* _To be done_
Can you reproduce the data below line for line, keeping every character unchanged?

* _Records supplied_
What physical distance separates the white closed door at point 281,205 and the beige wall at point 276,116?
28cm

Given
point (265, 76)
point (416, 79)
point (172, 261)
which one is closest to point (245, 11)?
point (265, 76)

* _Answer to the task_
What physical distance separates the white closed door at point 281,205 and the beige wall at point 276,116?
28cm

Given
point (265, 76)
point (416, 79)
point (172, 261)
which one is closest to point (245, 11)?
point (265, 76)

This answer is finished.